Tunisie. L’ex gendre de Ben Ali, Sakhr El Materi, écope de neuf ans de prison
Près de quatorze ans après les évènements de la révolution de 2011, la chambre pénale spécialisée dans les affaires de corruption financière au Tribunal de première instance de Tunis a condamné par contumace Mohamed Fahd Sakhr El Materi, gendre du défunt président, à une peine de neuf ans de prison avec exécution immédiate, ainsi qu’à une amende d’environ quatre-vingts millions de dinars.
La même chambre pénale a par ailleurs décidé de l’irrecevabilité de l’action en justice, au sein de la même affaire, à l’encontre de l’ex-président Ben Ali en raison de son décès. Le dossier de l’affaire concerne l’obtention par Mohamed Fahd Sakhr El Materi de divers prêts bancaires sans garanties, au mépris des procédures légales en vigueur. Selon la justice, El Materi aurait en effet « tiré parti de ses relations privilégiées » afin d’accéder à des prêts bancaires colossaux, qu’il aurait ainsi obtenus sans respecter les exigences légales.

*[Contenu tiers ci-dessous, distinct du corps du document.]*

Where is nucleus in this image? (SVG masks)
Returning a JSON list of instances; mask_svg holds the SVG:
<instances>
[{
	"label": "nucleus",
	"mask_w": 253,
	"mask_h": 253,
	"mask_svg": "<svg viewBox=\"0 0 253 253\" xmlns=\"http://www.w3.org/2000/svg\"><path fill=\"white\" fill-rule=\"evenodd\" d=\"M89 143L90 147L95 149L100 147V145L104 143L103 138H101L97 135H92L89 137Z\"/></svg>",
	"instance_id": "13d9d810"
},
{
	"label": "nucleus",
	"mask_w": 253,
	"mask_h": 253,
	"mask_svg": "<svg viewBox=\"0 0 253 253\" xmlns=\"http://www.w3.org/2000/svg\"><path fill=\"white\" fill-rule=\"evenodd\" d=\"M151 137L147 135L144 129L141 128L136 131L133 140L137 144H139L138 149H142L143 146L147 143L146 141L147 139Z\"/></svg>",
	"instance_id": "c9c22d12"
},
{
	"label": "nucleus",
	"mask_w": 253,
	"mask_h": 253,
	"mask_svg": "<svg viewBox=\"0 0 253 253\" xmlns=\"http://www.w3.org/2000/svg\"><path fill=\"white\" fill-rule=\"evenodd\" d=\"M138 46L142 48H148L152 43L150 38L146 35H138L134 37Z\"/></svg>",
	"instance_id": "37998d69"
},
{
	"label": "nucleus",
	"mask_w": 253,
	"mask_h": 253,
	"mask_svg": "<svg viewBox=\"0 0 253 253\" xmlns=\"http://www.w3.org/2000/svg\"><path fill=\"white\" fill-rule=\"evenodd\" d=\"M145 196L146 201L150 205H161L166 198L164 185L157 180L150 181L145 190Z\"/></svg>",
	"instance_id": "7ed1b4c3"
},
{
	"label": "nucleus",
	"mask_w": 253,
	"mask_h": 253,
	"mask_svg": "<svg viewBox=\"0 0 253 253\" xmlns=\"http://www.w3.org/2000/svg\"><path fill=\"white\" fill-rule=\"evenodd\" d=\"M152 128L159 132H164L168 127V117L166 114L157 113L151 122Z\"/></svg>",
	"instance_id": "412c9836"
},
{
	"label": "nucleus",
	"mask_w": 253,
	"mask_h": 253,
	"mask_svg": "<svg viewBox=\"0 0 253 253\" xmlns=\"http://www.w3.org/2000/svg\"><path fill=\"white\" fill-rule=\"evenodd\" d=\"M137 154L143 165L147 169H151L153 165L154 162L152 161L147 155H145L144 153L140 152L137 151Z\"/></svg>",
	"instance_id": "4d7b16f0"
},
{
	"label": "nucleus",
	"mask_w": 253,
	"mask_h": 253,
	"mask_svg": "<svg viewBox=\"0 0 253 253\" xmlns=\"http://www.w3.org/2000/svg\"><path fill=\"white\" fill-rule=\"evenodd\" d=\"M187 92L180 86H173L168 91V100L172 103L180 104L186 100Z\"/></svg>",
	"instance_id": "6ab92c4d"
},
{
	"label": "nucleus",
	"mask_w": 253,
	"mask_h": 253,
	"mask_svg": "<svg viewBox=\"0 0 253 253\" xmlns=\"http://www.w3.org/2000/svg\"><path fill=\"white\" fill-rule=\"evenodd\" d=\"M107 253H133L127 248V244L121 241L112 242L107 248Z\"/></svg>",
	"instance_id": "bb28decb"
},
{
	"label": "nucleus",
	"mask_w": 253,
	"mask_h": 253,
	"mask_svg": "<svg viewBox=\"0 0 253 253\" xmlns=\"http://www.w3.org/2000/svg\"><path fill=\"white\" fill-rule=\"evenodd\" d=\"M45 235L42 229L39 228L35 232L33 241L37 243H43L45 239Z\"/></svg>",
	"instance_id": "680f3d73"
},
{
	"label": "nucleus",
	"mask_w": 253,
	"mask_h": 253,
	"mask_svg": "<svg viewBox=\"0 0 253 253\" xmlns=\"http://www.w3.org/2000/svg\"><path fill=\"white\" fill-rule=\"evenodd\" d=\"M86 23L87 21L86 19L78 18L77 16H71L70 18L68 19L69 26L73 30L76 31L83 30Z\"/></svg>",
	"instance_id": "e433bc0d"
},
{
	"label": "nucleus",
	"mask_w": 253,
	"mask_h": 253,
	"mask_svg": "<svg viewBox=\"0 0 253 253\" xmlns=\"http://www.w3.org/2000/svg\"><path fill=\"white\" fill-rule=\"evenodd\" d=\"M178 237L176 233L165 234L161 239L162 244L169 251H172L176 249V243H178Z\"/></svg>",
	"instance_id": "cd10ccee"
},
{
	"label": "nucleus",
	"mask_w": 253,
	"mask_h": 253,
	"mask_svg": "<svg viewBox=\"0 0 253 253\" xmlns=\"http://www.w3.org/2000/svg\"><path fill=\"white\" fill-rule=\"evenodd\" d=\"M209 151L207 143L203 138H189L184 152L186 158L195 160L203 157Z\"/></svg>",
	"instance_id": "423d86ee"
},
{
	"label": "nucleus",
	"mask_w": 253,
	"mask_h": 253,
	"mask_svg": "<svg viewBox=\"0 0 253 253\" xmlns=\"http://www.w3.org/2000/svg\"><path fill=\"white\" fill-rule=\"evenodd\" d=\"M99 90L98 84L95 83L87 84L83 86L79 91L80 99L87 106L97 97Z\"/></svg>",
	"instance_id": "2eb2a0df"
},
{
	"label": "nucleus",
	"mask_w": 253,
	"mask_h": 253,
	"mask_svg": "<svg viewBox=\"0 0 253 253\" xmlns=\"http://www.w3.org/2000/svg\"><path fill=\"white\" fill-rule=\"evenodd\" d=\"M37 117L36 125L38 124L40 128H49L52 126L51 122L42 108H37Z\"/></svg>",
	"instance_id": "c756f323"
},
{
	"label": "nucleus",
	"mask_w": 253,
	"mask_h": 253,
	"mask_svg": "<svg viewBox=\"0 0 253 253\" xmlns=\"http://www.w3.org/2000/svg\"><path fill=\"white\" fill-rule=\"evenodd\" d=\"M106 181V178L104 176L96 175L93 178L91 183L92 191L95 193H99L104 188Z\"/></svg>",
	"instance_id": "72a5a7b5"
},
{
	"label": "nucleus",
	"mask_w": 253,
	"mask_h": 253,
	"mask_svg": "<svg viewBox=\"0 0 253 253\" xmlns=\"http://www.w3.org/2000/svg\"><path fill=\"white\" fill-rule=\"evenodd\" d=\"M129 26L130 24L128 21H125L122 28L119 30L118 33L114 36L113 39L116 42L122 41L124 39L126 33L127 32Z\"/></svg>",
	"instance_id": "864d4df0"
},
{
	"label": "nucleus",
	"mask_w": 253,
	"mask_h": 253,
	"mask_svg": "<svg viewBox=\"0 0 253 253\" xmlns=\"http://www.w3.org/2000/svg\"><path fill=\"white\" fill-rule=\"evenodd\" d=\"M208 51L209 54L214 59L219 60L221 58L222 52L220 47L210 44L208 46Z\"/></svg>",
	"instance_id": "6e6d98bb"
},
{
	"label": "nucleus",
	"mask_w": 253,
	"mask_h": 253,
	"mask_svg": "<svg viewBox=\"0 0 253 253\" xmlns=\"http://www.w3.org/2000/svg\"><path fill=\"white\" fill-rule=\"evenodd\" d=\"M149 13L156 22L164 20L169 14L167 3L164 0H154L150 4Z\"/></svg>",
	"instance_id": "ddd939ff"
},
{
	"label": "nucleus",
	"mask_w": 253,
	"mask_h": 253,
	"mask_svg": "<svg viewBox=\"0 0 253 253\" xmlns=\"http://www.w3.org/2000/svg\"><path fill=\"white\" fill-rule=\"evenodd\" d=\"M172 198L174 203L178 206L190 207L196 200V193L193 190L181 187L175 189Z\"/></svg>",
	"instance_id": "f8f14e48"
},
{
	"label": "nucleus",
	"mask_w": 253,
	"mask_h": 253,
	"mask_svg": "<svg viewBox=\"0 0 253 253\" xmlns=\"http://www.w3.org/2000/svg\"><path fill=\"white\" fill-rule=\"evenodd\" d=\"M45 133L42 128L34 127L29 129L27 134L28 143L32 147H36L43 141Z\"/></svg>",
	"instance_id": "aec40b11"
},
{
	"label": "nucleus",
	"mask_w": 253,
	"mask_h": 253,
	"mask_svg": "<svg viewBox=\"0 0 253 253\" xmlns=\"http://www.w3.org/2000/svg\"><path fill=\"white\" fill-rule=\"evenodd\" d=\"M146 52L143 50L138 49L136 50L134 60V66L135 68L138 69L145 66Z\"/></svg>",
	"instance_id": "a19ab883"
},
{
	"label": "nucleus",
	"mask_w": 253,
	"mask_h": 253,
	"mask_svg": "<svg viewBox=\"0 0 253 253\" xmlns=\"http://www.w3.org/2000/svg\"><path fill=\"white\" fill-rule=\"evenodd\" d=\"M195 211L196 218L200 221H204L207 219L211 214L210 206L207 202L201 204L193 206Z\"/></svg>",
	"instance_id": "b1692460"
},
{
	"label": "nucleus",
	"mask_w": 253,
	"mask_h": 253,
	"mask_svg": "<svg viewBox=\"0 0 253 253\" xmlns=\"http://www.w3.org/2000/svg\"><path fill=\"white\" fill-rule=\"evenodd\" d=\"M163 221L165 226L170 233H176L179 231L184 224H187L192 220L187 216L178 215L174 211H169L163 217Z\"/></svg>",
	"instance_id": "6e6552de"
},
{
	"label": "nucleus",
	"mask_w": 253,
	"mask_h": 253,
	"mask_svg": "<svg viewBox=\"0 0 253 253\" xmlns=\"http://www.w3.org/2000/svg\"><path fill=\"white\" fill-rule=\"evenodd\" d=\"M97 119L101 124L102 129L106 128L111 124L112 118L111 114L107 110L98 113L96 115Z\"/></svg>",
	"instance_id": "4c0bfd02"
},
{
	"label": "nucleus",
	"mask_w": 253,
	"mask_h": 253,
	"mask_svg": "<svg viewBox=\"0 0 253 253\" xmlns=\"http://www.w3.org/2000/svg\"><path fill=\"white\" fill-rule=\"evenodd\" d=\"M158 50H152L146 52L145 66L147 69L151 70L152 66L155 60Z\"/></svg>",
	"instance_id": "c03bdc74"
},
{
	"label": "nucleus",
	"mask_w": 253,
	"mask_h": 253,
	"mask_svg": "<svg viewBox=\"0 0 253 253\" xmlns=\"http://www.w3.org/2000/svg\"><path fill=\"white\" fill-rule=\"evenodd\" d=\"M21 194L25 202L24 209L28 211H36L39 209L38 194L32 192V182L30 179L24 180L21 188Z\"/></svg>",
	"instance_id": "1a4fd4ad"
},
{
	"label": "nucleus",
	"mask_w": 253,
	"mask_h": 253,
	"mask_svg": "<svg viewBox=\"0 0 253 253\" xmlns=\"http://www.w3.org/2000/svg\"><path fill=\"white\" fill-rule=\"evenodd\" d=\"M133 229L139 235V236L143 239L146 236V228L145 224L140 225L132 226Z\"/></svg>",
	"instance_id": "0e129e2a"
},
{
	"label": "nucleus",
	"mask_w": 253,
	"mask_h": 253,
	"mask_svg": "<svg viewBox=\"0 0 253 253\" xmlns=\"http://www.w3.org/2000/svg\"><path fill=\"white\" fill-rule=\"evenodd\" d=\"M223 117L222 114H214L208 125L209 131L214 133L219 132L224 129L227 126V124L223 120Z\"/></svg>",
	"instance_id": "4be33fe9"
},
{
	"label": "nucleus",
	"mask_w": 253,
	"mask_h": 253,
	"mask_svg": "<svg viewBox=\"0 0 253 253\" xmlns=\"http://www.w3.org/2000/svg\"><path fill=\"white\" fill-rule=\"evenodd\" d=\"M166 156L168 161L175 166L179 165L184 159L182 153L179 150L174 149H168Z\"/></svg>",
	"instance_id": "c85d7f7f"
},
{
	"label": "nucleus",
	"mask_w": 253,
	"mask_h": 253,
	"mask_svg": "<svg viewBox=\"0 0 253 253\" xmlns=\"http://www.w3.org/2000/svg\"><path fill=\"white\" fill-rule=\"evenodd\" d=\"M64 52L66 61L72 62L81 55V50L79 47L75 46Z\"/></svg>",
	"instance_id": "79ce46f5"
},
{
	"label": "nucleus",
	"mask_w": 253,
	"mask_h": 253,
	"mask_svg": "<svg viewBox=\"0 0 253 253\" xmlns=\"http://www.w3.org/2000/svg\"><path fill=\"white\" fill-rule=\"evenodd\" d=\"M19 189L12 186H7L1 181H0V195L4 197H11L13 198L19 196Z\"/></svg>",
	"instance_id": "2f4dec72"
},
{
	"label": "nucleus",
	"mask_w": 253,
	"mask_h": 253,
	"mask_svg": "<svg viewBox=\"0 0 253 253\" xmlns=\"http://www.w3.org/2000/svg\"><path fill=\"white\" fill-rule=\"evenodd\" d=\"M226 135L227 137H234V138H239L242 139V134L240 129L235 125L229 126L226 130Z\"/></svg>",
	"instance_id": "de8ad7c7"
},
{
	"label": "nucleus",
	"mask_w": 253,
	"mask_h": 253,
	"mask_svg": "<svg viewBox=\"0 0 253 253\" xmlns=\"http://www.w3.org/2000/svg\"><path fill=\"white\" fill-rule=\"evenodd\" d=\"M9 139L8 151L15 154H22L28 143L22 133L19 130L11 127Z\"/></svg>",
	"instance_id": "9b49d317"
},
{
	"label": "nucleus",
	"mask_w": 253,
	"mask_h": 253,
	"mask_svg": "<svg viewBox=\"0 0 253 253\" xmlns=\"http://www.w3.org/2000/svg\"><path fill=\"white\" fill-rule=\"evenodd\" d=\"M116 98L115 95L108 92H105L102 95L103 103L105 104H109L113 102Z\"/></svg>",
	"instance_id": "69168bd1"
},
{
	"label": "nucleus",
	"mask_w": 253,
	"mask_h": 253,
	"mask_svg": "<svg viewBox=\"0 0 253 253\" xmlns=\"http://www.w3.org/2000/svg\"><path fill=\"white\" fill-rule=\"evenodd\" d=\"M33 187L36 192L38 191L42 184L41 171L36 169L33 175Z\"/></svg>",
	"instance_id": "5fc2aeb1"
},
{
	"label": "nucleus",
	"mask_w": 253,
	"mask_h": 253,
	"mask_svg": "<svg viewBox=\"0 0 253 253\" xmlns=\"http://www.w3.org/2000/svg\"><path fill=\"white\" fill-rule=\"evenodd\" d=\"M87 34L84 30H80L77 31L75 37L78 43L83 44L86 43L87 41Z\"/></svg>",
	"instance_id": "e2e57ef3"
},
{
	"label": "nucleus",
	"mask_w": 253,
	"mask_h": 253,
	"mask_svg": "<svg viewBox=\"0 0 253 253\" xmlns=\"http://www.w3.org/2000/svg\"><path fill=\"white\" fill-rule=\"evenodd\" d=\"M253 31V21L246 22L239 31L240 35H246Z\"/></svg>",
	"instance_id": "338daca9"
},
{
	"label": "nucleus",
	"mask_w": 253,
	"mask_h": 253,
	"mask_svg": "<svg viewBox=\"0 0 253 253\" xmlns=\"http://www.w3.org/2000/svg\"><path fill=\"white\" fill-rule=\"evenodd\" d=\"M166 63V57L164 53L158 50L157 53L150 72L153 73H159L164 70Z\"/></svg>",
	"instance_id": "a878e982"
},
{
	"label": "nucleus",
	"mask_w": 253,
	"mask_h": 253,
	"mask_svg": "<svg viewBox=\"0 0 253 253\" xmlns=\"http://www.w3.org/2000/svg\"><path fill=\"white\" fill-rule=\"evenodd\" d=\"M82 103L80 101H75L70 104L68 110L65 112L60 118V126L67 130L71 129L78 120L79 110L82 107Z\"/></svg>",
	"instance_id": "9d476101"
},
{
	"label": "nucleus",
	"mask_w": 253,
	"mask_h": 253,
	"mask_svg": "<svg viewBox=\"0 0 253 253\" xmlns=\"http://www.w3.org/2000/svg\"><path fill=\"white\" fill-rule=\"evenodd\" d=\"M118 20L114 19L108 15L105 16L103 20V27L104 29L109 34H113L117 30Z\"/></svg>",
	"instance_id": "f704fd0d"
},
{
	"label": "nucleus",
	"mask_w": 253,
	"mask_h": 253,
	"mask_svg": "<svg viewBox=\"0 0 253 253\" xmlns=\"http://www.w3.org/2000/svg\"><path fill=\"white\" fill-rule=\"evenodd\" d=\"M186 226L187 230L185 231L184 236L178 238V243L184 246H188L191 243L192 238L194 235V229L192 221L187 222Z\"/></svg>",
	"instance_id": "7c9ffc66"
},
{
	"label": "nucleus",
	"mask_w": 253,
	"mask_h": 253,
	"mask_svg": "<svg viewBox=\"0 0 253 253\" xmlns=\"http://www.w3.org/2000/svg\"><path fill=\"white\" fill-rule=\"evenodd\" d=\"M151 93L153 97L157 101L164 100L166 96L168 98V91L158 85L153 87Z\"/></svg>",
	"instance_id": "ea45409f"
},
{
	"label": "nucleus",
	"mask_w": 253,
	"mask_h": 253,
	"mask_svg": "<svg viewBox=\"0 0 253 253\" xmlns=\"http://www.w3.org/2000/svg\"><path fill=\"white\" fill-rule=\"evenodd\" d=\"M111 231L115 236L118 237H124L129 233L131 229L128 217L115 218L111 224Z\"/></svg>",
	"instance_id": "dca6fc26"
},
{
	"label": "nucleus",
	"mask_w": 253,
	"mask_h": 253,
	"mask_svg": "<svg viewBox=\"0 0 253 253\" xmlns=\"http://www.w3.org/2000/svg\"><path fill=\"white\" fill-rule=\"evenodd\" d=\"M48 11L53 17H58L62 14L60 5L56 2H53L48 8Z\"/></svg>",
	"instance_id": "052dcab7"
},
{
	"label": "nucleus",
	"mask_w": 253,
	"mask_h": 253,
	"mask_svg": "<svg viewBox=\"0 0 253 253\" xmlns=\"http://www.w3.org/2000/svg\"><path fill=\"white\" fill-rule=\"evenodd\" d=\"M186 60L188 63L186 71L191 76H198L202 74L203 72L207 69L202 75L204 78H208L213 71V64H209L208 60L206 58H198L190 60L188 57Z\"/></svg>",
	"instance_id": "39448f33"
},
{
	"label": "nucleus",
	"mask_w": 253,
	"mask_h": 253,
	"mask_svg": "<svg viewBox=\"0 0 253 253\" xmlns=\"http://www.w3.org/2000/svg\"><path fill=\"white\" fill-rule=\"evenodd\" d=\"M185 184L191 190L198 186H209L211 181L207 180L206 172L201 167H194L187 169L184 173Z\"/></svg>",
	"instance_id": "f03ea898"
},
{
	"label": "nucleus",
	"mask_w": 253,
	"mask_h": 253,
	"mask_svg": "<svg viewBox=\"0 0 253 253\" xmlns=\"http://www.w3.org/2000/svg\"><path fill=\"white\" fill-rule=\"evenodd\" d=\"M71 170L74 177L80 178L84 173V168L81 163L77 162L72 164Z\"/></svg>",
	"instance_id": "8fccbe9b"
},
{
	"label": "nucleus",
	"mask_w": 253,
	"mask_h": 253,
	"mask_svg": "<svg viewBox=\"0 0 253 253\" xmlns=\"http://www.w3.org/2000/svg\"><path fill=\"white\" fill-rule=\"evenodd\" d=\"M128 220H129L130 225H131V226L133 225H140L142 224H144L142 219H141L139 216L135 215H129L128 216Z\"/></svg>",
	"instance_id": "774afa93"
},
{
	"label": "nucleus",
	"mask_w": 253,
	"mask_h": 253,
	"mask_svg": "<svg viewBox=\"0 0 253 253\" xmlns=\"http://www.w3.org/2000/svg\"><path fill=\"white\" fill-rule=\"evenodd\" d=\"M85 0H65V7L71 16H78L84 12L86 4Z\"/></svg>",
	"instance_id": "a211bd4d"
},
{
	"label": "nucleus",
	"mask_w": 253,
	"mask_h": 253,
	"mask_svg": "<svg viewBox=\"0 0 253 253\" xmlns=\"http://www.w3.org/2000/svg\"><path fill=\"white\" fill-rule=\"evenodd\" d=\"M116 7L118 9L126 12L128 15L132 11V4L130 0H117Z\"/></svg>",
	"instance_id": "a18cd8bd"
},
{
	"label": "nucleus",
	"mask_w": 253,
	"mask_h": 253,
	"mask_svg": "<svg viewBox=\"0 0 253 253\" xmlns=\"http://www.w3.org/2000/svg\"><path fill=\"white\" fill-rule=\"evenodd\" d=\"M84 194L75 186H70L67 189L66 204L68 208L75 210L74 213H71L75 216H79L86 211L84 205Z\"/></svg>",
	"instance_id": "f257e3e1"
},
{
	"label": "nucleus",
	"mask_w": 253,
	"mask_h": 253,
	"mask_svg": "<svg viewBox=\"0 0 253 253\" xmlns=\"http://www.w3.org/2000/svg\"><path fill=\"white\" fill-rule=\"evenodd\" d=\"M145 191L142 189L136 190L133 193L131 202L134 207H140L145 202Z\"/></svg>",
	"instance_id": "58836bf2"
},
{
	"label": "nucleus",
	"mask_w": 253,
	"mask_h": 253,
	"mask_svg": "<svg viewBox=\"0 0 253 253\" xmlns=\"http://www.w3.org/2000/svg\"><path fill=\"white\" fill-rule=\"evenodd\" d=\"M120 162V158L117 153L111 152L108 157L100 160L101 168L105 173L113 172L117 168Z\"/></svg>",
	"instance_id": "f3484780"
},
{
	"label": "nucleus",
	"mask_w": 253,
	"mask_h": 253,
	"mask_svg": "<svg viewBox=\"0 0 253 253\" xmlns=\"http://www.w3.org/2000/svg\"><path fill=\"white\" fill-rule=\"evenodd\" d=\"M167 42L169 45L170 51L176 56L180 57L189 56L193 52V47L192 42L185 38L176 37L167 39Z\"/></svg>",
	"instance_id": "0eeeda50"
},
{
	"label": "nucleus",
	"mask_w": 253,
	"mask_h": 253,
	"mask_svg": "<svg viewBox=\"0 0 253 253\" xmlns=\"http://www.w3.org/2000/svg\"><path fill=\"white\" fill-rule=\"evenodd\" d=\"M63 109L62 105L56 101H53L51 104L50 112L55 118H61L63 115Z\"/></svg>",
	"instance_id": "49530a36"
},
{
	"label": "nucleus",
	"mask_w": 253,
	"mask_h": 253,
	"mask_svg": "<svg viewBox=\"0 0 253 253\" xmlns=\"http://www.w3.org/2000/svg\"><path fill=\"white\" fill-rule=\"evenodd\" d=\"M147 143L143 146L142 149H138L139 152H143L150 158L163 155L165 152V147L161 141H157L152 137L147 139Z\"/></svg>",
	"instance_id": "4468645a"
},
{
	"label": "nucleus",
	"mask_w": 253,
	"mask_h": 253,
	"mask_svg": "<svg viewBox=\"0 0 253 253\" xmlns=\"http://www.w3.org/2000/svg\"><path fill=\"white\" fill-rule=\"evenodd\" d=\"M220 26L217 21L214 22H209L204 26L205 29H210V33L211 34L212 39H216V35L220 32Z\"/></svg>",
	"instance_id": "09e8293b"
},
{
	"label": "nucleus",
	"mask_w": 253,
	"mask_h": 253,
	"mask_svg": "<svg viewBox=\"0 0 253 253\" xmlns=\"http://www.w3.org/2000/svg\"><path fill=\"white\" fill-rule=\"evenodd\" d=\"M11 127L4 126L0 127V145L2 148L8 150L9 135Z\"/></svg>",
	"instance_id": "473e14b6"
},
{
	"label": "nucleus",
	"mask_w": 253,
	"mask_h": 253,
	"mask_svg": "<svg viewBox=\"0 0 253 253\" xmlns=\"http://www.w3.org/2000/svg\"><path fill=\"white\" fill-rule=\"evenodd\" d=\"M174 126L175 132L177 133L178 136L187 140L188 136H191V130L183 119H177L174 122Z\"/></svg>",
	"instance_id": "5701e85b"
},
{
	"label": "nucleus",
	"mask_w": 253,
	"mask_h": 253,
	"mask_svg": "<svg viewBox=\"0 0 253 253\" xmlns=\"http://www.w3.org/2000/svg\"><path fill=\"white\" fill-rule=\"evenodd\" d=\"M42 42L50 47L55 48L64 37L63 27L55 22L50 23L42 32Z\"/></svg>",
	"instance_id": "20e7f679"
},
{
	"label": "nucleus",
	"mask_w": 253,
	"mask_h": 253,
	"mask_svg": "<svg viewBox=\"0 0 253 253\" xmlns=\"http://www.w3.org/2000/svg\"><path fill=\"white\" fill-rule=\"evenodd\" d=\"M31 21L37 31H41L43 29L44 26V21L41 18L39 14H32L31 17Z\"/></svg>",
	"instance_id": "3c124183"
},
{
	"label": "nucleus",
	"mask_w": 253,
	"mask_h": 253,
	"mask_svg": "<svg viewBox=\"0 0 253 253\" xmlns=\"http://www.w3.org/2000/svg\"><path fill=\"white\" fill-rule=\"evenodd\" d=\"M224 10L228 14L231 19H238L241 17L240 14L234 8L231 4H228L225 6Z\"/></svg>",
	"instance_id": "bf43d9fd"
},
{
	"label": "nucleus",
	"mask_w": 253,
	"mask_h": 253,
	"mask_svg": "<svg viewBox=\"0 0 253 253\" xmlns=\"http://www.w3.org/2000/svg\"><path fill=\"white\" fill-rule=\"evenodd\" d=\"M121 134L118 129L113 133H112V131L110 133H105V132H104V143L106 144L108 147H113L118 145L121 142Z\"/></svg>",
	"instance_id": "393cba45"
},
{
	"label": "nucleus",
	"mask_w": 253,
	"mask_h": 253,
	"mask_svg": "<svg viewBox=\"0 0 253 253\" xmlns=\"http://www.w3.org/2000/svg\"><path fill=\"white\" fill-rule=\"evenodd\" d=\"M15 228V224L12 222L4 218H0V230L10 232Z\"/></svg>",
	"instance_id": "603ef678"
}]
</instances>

Une sentence largement symbolique
Malgré le temps long de la justice tunisienne et une condamnation à portée symbolique, ce verdict reflète la volonté des autorités, à défaut de réussite du processus de justice transitionnelle, de lutter contre l’impunité des figures du régime bénaliste. S’agissant néanmoins de la faisabilité de l’exécution d’une telle peine de prison ferme, le prononcé de la sentence en l’absence de l’accusé ne peut que soulever des interrogations sur la très faible possibilité de son arrestation.
En fuite à l’étranger, vraisemblablement aux Seychelles où il a été vu à maintes reprises depuis 2011, il était devenu « le gendre favori », l’une des figures les plus emblématiques du système de clientélisme et de corruption du passé. Sa fuite entrave le processus de rétablissement de la justice en la matière.
Né le 2 décembre 1981 à Tunis, Sakhr El Materi est un homme d’affaires et député. En 2004, après ses études, il épouse Nesrine Ben Ali, la fille aînée de Zine el-Abidine Ben Ali, alors président de la République, et de Leïla Ben Ali.
El Materi est précisément à partir de 2004 à la tête d’un vaste groupe, dénommé Princesse Holding, présent dans les pans les plus lucratifs de l’économie tunisienne : le commerce automobile, l’immobilier, le tourisme de croisière, les finances, les médias, les télécommunications et l’agriculture. La constitution de ce groupe et la fortune personnelle de son patron, dont l’origine remonte à la privatisation de la Banque du Sud en 2005, sont aujourd’hui fortement controversées.
À partir de 2007, il oriente les acquisitions de son groupe sur les médias et le nouveau créneau alors naissant en Tunisie de la finance islamique. Il aurait alors ambitionné, jusqu’à la révolution tunisienne de 2011, de prendre la succession de son beau-père à la tête de l’État.
À partir de l’automne 2010 et la publication des notes diplomatiques américaines par le site WikiLeaks, il est, à l’image de l’ensemble de la famille Ben Ali – Trabelsi qualifiée de « clan quasi-mafieux », impliqué dans plusieurs affaires d’escroquerie et de détournement de fonds publics. Le gouvernement des Seychelles lui accorde l’asile politique en 2011. Par la suite, lui et son épouse déposent discrètement un dossier auprès de l’Instance Vérité et dignité, dans le cadre du processus de réconciliation nationale, il a également exprimé sa volonté de retourner en Tunisie après l’étude de son dossier, sans que cette requête ne soit réellement prise au sérieux.